Being plausible doesn't necessarily mean avoiding the impossible; it means internal consistency. Whether for dragons or faster-than-light travel, your world needs its own causality, which entails limitations. Anne McCaffrey's dragons need rest after fighting Thread.

By spring '93, I decided what to do. I loved my project too much to scrap it. I welcomed the challenge of creating a species much like Terrans, yet different in important ways; and I wanted to write from these aliens' viewpoint. Thus were born the species called the Hlu.

I call their language Hluglot. I continually add vocabulary and idioms, and do some writing in it, to help envision how it feels to be a Hlu.

Besides history, dictionary, grammar and science fiction, the Hlu project includes drawings, maps, poems, songs and mythology.
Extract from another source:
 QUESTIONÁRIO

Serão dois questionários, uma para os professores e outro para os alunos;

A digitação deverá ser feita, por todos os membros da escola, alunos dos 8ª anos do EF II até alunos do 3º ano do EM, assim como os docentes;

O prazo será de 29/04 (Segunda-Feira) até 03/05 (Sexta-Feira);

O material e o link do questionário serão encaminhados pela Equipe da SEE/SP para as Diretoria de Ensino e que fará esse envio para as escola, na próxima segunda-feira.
To make my universe as rich as possible, I have to be diverse in my productions.

Even if you're not shaping a new world but filling in details of an already created one, diverse interests are an advantage. Filkers writing Klingon songs might want some knowledge of Klingon hearing range and vocal apparatus.
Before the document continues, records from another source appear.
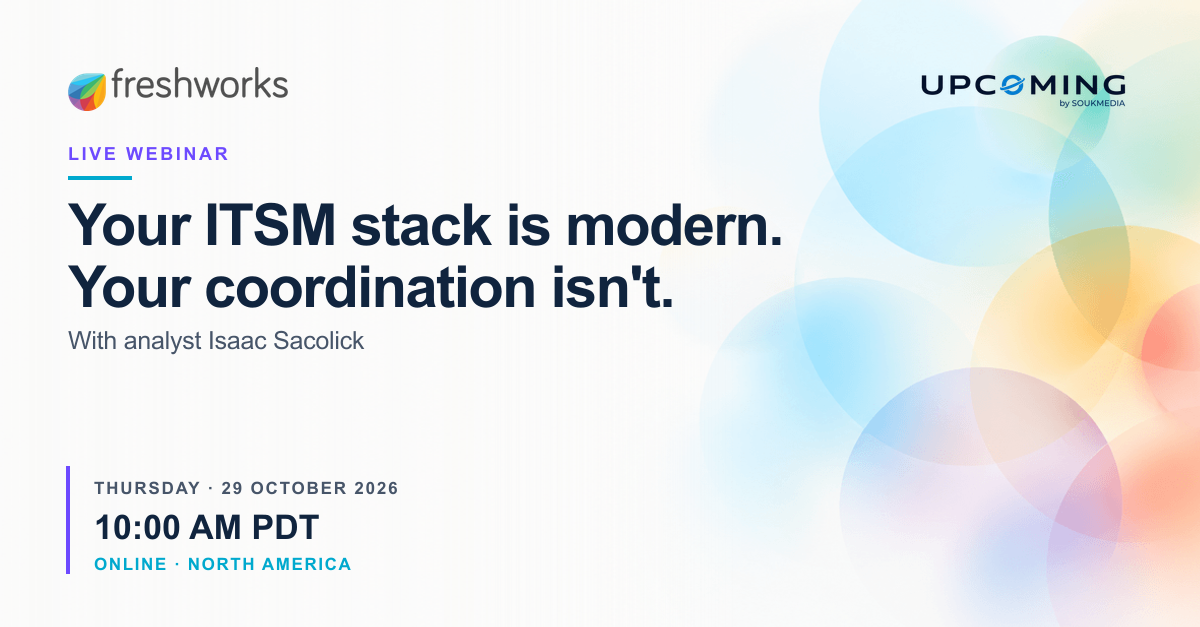 freshworks

UPCOMING
by SOUKMEDIA

LIVE WEBINAR

Your ITSM stack is modern. Your coordination isn't.

With analyst Isaac Sacolick

THURSDAY · 29 OCTOBER 2026

10:00 AM PDT

ONLINE · NORTH AMERICA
You revise as you learn. Hluger, the Hlu homeworld, has greater climatic extremes than Terra, which I once thought required a more elongated orbit. On learning that climatic differences depend mainly on axial tilt, I gave Hluger greater tilt instead (30 degrees, compared to Terra's 22-23).

Don't revise too much, though; you can't always follow advice. Your world should embody your values.

A case in point:

The "real" languages I know belong to the Indo-European family, with members as diverse as Sanskrit and English; and Hluglot uses Indo-European word roots. When I met Marc Okrand at Toronto Trek 13 (1999), however, he advised against Indo-European roots: they don't sound alien enough. Is he right?

I love Hluglot too much not to use it—besides which, I retain it well enough to use it as a living language, e.g. in a diary, without continually consulting my dictionary. Marc had a point, but I'd already decided how to deal with Hluglot's resemblance to Indo-European languages. Hlu and Terran scholars debate the issue:

Is the resemblance coincidental? Didn't some Terran writer say the most improbable thing would be a world without improbabilities? Parallelism? Hluger and Terra have other historical parallels; why not language?

What about The Forerunners, the ancient, perhaps mythical species who either colonized the galaxy or accelerated the development of sentient species? Might the Forerunners have brought language with them?

The scholars are still talking...

Major References

  • Aliens and Alien Societies, by Stanley Schmidt; Science Fiction Writing Series, ed. Ben Bova. Cincinnati, OH: Writer's Digest Books, 1995. This book gave me some good ideas, and confirmed some I'd formulated. The companion volume on alien planets, I haven't read.
  • Timescale: An Atlas of the Fourth Dimension, by Nigel Calder. London: Chatto & Windus, 1984. By outlining human evolution and scientific/technological progress, this book helped me decide and explain where the Hlu resemble Terrans, and where they differ.

A full list would include tomes as diverse as Richard Dawkins' The Blind Watchmaker and Rostovtzeff's Rome. As to fiction, I've learnt most from writers I enjoy: Roddenberry, LeGuin, Gotlieb, Norton, Heinlein, Turtledove, Robinson, McCaffrey and Clement, to name a few.